Drama yang di Indonesia tayang lewat Netflix tersebut menampilkan rangkaian adegan berdurasi sekitar tiga menit yang mengisahkan masa lalu tokoh utama, Manajer Kim, yang diperankan So Ji-sub. Seluruh rangkaian adegan itu dibuat menggunakan AI sehingga menjadi salah satu contoh langka penggunaan teknologi tersebut untuk menyampaikan alur cerita yang cukup panjang dalam sebuah drama Korea.
Dilansir dari Korea Times, Selasa (14/7/2026), adegan tersebut diproduksi menggunakan AICRON, platform AI yang dikembangkan oleh perusahaan spesialis efek visual (VFX) asal Korea Selatan. Berlatar di Korea Utara, adegan itu memperlihatkan misi khusus yang dijalankan Manajer Kim dan ditampilkan pada episode pertama serta kedua drama tersebut.
Rangkaian gambar hasil AI menampilkan berbagai adegan aksi berskala besar, mulai dari ledakan gedung, kejar-kejaran mobil berkecepatan tinggi di jalan bersalju dan terowongan, kendaraan terguling hingga tenggelam ke dalam air serta proses evakuasinya. Adegan baku tembak, pertarungan jarak dekat, hingga close-up para karakter juga ditampilkan dengan tingkat konsistensi visual yang tinggi, mengatasi salah satu kelemahan utama video berbasis AI yang kerap kesulitan mempertahankan tampilan karakter.

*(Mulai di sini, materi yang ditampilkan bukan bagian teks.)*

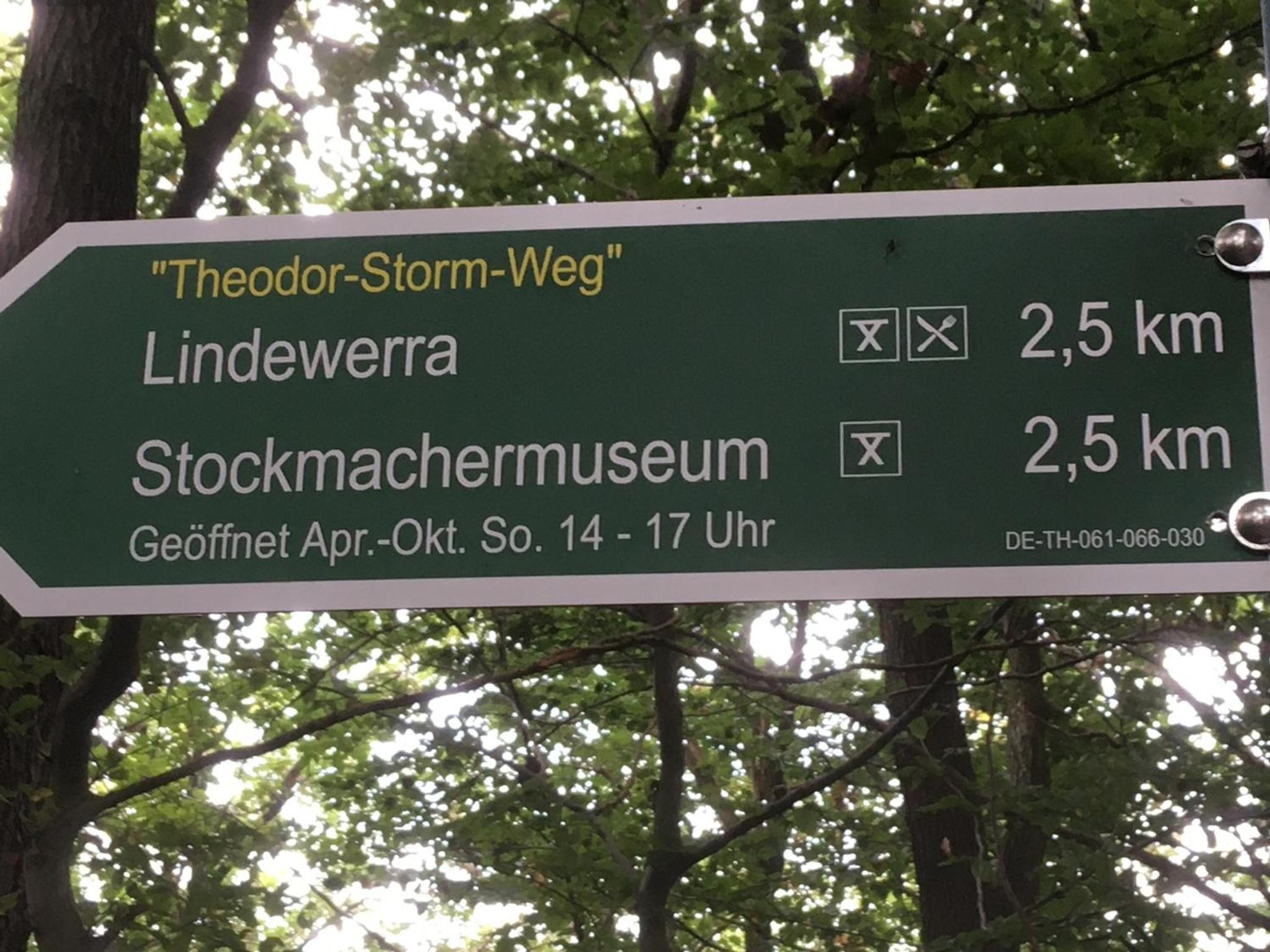 Hirtenrasen 52A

Adegan seperti itu umumnya membutuhkan anggaran produksi besar, termasuk syuting di luar negeri, pembangunan set berskala besar, efek praktis, hingga pengerjaan efek visual yang kompleks. Tim produksi memilih memanfaatkan AI agar kisah masa lalu Manajer Kim dapat divisualisasikan secara efisien sekaligus menekan biaya produksi.
Dalam acara SBS Drama Media Day awal tahun ini, CEO Studio S Hong Sung-chang mengatakan pihaknya telah menerapkan AI secara luas dalam sejumlah proyek mendatang. "Kami akan memberi tahu penonton melalui keterangan di layar setiap kali AI digunakan. Menekan biaya produksi memang menjadi salah satu keuntungan, tetapi yang lebih penting adalah membuktikan bahwa hal tersebut dapat dilakukan. Saya yakin penonton akan semakin menghargainya seiring waktu," ujar Hong.

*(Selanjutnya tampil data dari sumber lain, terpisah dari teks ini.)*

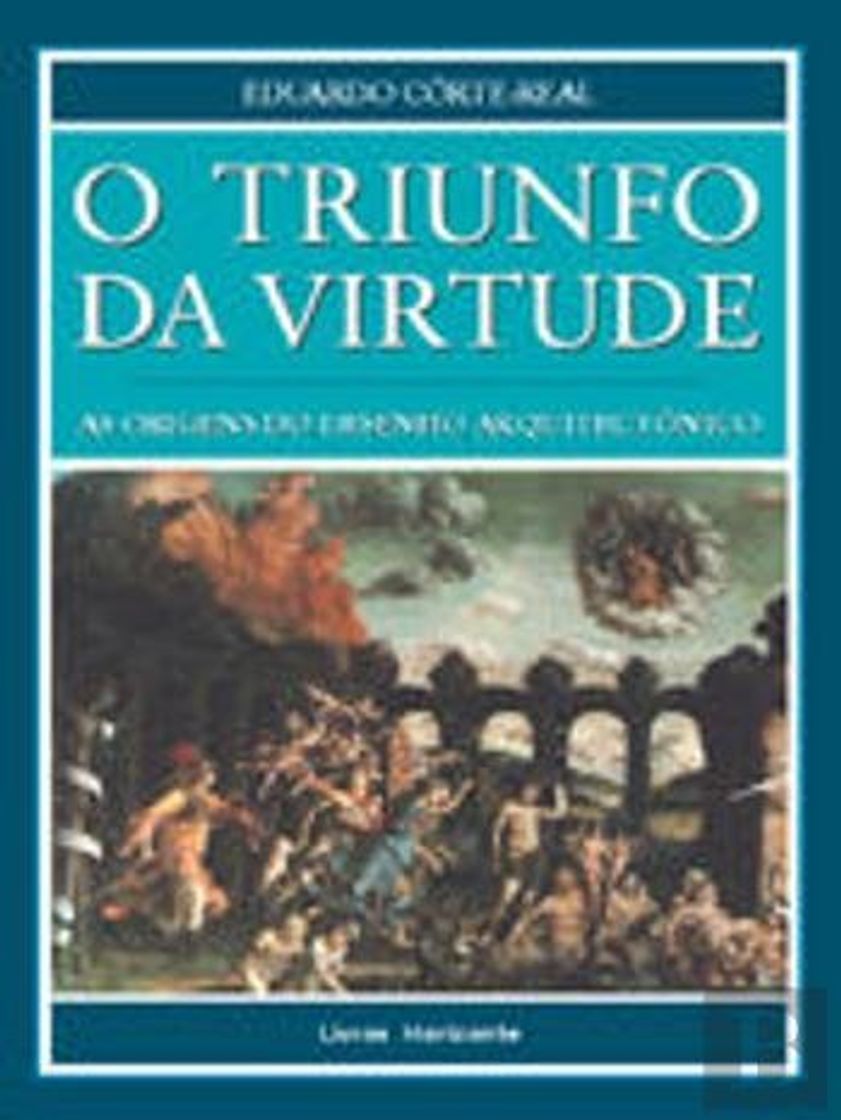 Books O Triunfo da Virtude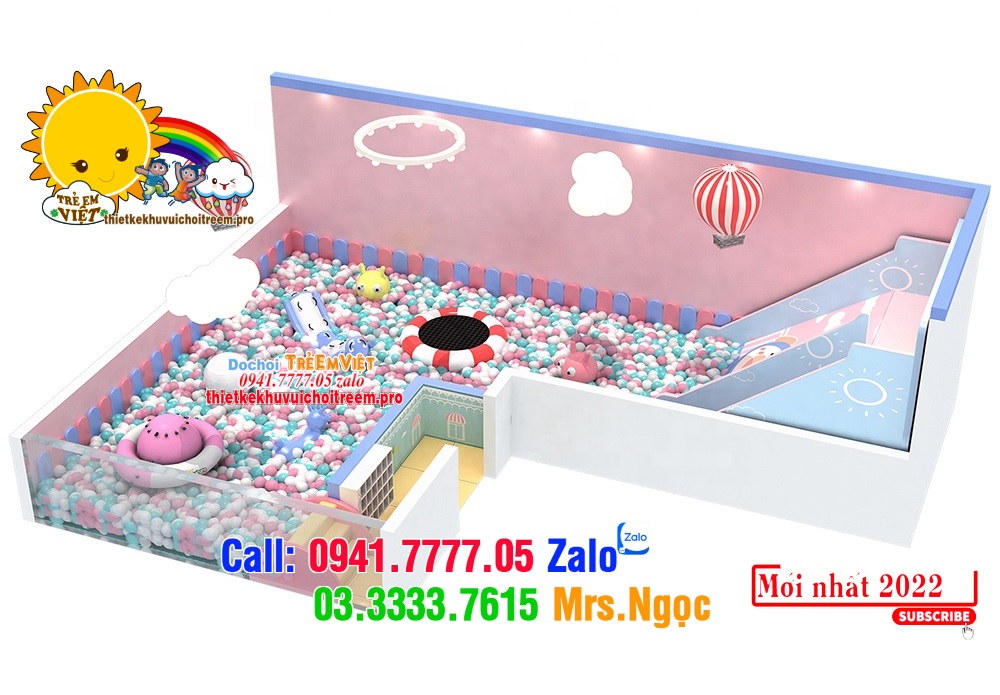 Tư vấn khu vui chơi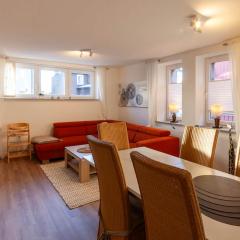 Ferienwohnung Mondschein in der Villa Harzer Flair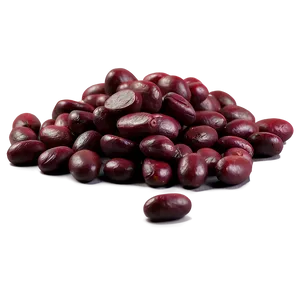 Adzuki Bean Sweet PNG Gji PNG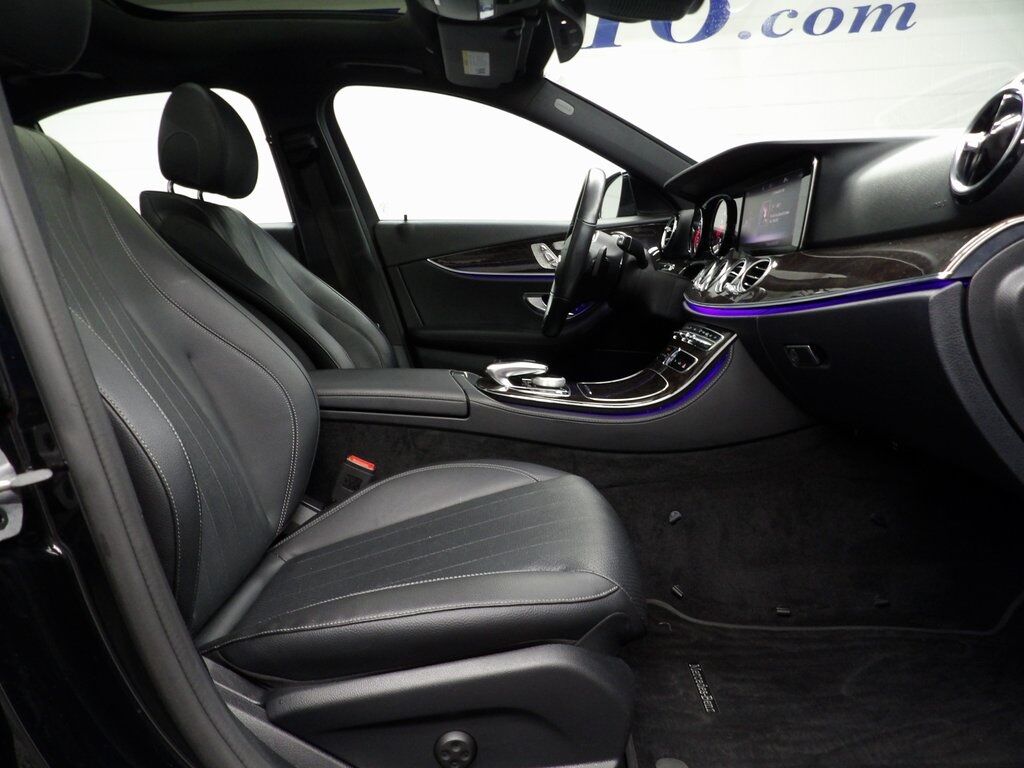 2019 Mercedes-Benz E-Class E 300 AWD Fond du Lac WI
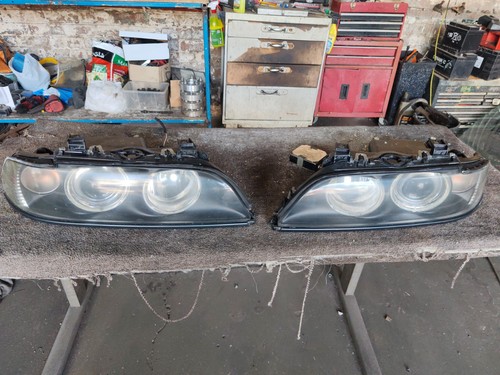 Bmw series e39 1997 2003 - bmw, 1997-2003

Proses produksi AI tersebut dikerjakan Morpheus Studio di bawah supervisi Wakil Presiden sekaligus supervisor VFX Ryu Jae-hwan, yang sebelumnya terlibat dalam film 1947 Boston, Swing Kids, dan Flu. Menurut Ryu, pencapaian utama proyek ini bukan sekadar menggantikan beberapa detik efek visual dengan AI.
"Kami berhasil menyelesaikan satu rangkaian cerita utuh yang menjadi bagian penting dari narasi menggunakan AI. Sejak tahap perencanaan, karakter Manajer Kim memang dirancang dengan tujuan jelas untuk memanfaatkan AI. Ini menunjukkan potensi AI sebagai alat produksi baru yang mampu mewujudkan imajinasi para kreator," katanya.

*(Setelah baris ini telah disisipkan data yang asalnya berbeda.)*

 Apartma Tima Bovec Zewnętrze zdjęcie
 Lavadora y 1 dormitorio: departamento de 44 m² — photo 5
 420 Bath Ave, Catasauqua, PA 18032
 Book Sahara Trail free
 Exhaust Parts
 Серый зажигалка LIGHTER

Morpheus Studio juga menegaskan seluruh rangkaian adegan tersebut dibuat sepenuhnya menggunakan AICRON, platform AI yang dikembangkan di Korea Selatan. "Hal yang bermakna adalah seluruh adegan diproduksi hanya dengan teknologi yang dikembangkan di Korea. Berdasarkan pengalaman ini, kami akan terus mengembangkan AICRON menjadi platform AI yang dapat digunakan secara luas dalam produksi konten komersial," ujar pihak studio.